>>

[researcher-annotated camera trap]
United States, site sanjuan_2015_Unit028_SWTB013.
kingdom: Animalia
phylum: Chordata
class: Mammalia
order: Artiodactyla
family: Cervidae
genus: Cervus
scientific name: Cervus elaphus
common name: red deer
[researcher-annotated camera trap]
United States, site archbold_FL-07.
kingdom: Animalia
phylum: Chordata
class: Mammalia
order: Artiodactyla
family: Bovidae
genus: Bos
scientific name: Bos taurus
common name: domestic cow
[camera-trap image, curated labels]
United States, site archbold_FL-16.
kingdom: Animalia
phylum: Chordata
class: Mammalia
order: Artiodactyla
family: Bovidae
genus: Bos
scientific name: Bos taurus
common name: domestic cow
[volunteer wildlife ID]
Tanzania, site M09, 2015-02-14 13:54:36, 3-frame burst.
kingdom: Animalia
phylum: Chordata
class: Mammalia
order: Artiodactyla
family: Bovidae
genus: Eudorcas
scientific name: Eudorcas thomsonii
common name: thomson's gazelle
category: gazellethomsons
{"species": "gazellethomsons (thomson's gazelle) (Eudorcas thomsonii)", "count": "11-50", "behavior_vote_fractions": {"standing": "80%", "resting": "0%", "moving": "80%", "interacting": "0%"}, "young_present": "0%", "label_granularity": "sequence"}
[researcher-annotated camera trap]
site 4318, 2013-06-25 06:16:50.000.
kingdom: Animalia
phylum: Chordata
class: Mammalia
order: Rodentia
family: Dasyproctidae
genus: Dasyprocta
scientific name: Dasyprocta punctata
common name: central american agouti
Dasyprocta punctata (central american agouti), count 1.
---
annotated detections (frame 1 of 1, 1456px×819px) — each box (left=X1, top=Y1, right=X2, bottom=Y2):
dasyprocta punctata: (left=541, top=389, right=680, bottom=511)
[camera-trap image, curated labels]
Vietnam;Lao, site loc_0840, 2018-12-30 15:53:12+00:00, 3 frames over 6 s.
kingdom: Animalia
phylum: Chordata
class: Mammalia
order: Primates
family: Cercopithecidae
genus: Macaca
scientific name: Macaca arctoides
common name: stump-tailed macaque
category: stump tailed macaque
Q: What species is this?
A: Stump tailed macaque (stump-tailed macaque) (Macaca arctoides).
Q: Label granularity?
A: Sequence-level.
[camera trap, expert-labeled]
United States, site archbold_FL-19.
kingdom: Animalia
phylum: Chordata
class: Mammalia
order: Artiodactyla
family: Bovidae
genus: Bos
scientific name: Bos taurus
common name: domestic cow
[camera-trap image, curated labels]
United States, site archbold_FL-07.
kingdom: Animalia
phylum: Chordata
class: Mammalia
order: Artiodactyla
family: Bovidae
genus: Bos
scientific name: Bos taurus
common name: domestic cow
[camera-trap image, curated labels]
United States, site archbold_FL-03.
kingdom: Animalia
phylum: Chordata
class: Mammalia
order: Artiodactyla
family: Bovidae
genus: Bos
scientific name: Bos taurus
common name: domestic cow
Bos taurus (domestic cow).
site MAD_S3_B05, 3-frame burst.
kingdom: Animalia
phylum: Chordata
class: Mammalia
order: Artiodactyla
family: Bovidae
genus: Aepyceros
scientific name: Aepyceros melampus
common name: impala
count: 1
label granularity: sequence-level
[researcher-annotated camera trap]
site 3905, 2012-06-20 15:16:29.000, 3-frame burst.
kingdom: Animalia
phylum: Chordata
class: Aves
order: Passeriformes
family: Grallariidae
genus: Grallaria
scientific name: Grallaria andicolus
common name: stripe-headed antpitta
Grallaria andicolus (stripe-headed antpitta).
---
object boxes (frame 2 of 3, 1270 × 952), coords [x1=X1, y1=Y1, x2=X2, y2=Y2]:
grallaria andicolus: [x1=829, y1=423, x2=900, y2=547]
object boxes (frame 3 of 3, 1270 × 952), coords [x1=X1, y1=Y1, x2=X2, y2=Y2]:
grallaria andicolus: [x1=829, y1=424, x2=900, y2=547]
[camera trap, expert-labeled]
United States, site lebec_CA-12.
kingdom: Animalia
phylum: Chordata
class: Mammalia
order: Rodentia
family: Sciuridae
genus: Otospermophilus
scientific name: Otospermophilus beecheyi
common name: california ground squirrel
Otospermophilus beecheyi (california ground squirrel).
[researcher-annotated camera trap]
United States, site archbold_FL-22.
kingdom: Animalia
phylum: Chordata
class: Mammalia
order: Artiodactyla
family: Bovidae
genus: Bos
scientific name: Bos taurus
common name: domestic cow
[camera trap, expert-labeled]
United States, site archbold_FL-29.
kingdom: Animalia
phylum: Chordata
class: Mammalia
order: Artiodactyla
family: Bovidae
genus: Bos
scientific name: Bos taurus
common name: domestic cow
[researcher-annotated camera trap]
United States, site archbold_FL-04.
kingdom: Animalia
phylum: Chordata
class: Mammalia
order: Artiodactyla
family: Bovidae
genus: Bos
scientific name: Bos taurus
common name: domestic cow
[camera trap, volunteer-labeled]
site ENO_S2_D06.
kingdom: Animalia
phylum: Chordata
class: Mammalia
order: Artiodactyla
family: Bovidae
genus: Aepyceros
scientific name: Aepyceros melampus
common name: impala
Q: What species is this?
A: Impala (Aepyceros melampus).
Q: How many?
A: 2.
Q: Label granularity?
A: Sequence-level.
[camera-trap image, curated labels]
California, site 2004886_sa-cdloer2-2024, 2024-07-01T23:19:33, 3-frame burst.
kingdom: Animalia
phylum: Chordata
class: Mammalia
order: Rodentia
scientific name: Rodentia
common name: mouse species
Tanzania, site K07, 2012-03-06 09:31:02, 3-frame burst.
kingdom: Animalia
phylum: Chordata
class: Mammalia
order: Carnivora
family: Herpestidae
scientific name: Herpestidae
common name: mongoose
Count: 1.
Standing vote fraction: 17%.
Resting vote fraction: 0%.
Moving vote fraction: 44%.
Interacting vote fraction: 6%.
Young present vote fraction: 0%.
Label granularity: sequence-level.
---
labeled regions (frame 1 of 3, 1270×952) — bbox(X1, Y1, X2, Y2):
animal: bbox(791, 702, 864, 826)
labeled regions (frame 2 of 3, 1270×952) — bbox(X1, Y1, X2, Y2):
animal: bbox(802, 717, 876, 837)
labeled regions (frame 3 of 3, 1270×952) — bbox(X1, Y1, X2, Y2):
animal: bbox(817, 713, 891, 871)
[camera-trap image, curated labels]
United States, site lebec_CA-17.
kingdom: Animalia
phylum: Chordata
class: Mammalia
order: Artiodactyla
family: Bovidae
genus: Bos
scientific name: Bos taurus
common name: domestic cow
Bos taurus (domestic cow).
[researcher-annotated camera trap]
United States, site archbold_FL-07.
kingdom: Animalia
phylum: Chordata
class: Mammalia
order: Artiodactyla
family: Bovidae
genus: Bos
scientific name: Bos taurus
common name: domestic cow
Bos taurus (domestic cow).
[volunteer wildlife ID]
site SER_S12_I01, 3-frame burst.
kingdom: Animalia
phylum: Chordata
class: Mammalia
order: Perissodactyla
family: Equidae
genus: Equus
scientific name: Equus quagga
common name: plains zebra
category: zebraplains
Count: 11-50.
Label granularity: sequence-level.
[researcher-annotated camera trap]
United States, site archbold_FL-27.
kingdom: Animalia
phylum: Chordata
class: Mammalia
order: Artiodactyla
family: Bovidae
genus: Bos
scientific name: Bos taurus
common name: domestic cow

<<

Print each entry above again, exactly as it was given.

[researcher-annotated camera trap]
United States, site sanjuan_2015_Unit028_SWTB013.
kingdom: Animalia
phylum: Chordata
class: Mammalia
order: Artiodactyla
family: Cervidae
genus: Cervus
scientific name: Cervus elaphus
common name: red deer
[researcher-annotated camera trap]
United States, site archbold_FL-07.
kingdom: Animalia
phylum: Chordata
class: Mammalia
order: Artiodactyla
family: Bovidae
genus: Bos
scientific name: Bos taurus
common name: domestic cow
[camera-trap image, curated labels]
United States, site archbold_FL-16.
kingdom: Animalia
phylum: Chordata
class: Mammalia
order: Artiodactyla
family: Bovidae
genus: Bos
scientific name: Bos taurus
common name: domestic cow
[volunteer wildlife ID]
Tanzania, site M09, 2015-02-14 13:54:36, 3-frame burst.
kingdom: Animalia
phylum: Chordata
class: Mammalia
order: Artiodactyla
family: Bovidae
genus: Eudorcas
scientific name: Eudorcas thomsonii
common name: thomson's gazelle
category: gazellethomsons
{"species": "gazellethomsons (thomson's gazelle) (Eudorcas thomsonii)", "count": "11-50", "behavior_vote_fractions": {"standing": "80%", "resting": "0%", "moving": "80%", "interacting": "0%"}, "young_present": "0%", "label_granularity": "sequence"}
[researcher-annotated camera trap]
site 4318, 2013-06-25 06:16:50.000.
kingdom: Animalia
phylum: Chordata
class: Mammalia
order: Rodentia
family: Dasyproctidae
genus: Dasyprocta
scientific name: Dasyprocta punctata
common name: central american agouti
Dasyprocta punctata (central american agouti), count 1.
---
annotated detections (frame 1 of 1, 1456px×819px) — each box (left=X1, top=Y1, right=X2, bottom=Y2):
dasyprocta punctata: (left=541, top=389, right=680, bottom=511)
[camera-trap image, curated labels]
Vietnam;Lao, site loc_0840, 2018-12-30 15:53:12+00:00, 3 frames over 6 s.
kingdom: Animalia
phylum: Chordata
class: Mammalia
order: Primates
family: Cercopithecidae
genus: Macaca
scientific name: Macaca arctoides
common name: stump-tailed macaque
category: stump tailed macaque
Q: What species is this?
A: Stump tailed macaque (stump-tailed macaque) (Macaca arctoides).
Q: Label granularity?
A: Sequence-level.
[camera trap, expert-labeled]
United States, site archbold_FL-19.
kingdom: Animalia
phylum: Chordata
class: Mammalia
order: Artiodactyla
family: Bovidae
genus: Bos
scientific name: Bos taurus
common name: domestic cow
[camera-trap image, curated labels]
United States, site archbold_FL-07.
kingdom: Animalia
phylum: Chordata
class: Mammalia
order: Artiodactyla
family: Bovidae
genus: Bos
scientific name: Bos taurus
common name: domestic cow
[camera-trap image, curated labels]
United States, site archbold_FL-03.
kingdom: Animalia
phylum: Chordata
class: Mammalia
order: Artiodactyla
family: Bovidae
genus: Bos
scientific name: Bos taurus
common name: domestic cow
Bos taurus (domestic cow).
site MAD_S3_B05, 3-frame burst.
kingdom: Animalia
phylum: Chordata
class: Mammalia
order: Artiodactyla
family: Bovidae
genus: Aepyceros
scientific name: Aepyceros melampus
common name: impala
count: 1
label granularity: sequence-level
[researcher-annotated camera trap]
site 3905, 2012-06-20 15:16:29.000, 3-frame burst.
kingdom: Animalia
phylum: Chordata
class: Aves
order: Passeriformes
family: Grallariidae
genus: Grallaria
scientific name: Grallaria andicolus
common name: stripe-headed antpitta
Grallaria andicolus (stripe-headed antpitta).
---
object boxes (frame 2 of 3, 1270 × 952), coords [x1=X1, y1=Y1, x2=X2, y2=Y2]:
grallaria andicolus: [x1=829, y1=423, x2=900, y2=547]
object boxes (frame 3 of 3, 1270 × 952), coords [x1=X1, y1=Y1, x2=X2, y2=Y2]:
grallaria andicolus: [x1=829, y1=424, x2=900, y2=547]
[camera trap, expert-labeled]
United States, site lebec_CA-12.
kingdom: Animalia
phylum: Chordata
class: Mammalia
order: Rodentia
family: Sciuridae
genus: Otospermophilus
scientific name: Otospermophilus beecheyi
common name: california ground squirrel
Otospermophilus beecheyi (california ground squirrel).
[researcher-annotated camera trap]
United States, site archbold_FL-22.
kingdom: Animalia
phylum: Chordata
class: Mammalia
order: Artiodactyla
family: Bovidae
genus: Bos
scientific name: Bos taurus
common name: domestic cow
[camera trap, expert-labeled]
United States, site archbold_FL-29.
kingdom: Animalia
phylum: Chordata
class: Mammalia
order: Artiodactyla
family: Bovidae
genus: Bos
scientific name: Bos taurus
common name: domestic cow
[researcher-annotated camera trap]
United States, site archbold_FL-04.
kingdom: Animalia
phylum: Chordata
class: Mammalia
order: Artiodactyla
family: Bovidae
genus: Bos
scientific name: Bos taurus
common name: domestic cow
[camera trap, volunteer-labeled]
site ENO_S2_D06.
kingdom: Animalia
phylum: Chordata
class: Mammalia
order: Artiodactyla
family: Bovidae
genus: Aepyceros
scientific name: Aepyceros melampus
common name: impala
Q: What species is this?
A: Impala (Aepyceros melampus).
Q: How many?
A: 2.
Q: Label granularity?
A: Sequence-level.
[camera-trap image, curated labels]
California, site 2004886_sa-cdloer2-2024, 2024-07-01T23:19:33, 3-frame burst.
kingdom: Animalia
phylum: Chordata
class: Mammalia
order: Rodentia
scientific name: Rodentia
common name: mouse species
Tanzania, site K07, 2012-03-06 09:31:02, 3-frame burst.
kingdom: Animalia
phylum: Chordata
class: Mammalia
order: Carnivora
family: Herpestidae
scientific name: Herpestidae
common name: mongoose
Count: 1.
Standing vote fraction: 17%.
Resting vote fraction: 0%.
Moving vote fraction: 44%.
Interacting vote fraction: 6%.
Young present vote fraction: 0%.
Label granularity: sequence-level.
---
labeled regions (frame 1 of 3, 1270×952) — bbox(X1, Y1, X2, Y2):
animal: bbox(791, 702, 864, 826)
labeled regions (frame 2 of 3, 1270×952) — bbox(X1, Y1, X2, Y2):
animal: bbox(802, 717, 876, 837)
labeled regions (frame 3 of 3, 1270×952) — bbox(X1, Y1, X2, Y2):
animal: bbox(817, 713, 891, 871)
[camera-trap image, curated labels]
United States, site lebec_CA-17.
kingdom: Animalia
phylum: Chordata
class: Mammalia
order: Artiodactyla
family: Bovidae
genus: Bos
scientific name: Bos taurus
common name: domestic cow
Bos taurus (domestic cow).
[researcher-annotated camera trap]
United States, site archbold_FL-07.
kingdom: Animalia
phylum: Chordata
class: Mammalia
order: Artiodactyla
family: Bovidae
genus: Bos
scientific name: Bos taurus
common name: domestic cow
Bos taurus (domestic cow).
[volunteer wildlife ID]
site SER_S12_I01, 3-frame burst.
kingdom: Animalia
phylum: Chordata
class: Mammalia
order: Perissodactyla
family: Equidae
genus: Equus
scientific name: Equus quagga
common name: plains zebra
category: zebraplains
Count: 11-50.
Label granularity: sequence-level.
[researcher-annotated camera trap]
United States, site archbold_FL-27.
kingdom: Animalia
phylum: Chordata
class: Mammalia
order: Artiodactyla
family: Bovidae
genus: Bos
scientific name: Bos taurus
common name: domestic cow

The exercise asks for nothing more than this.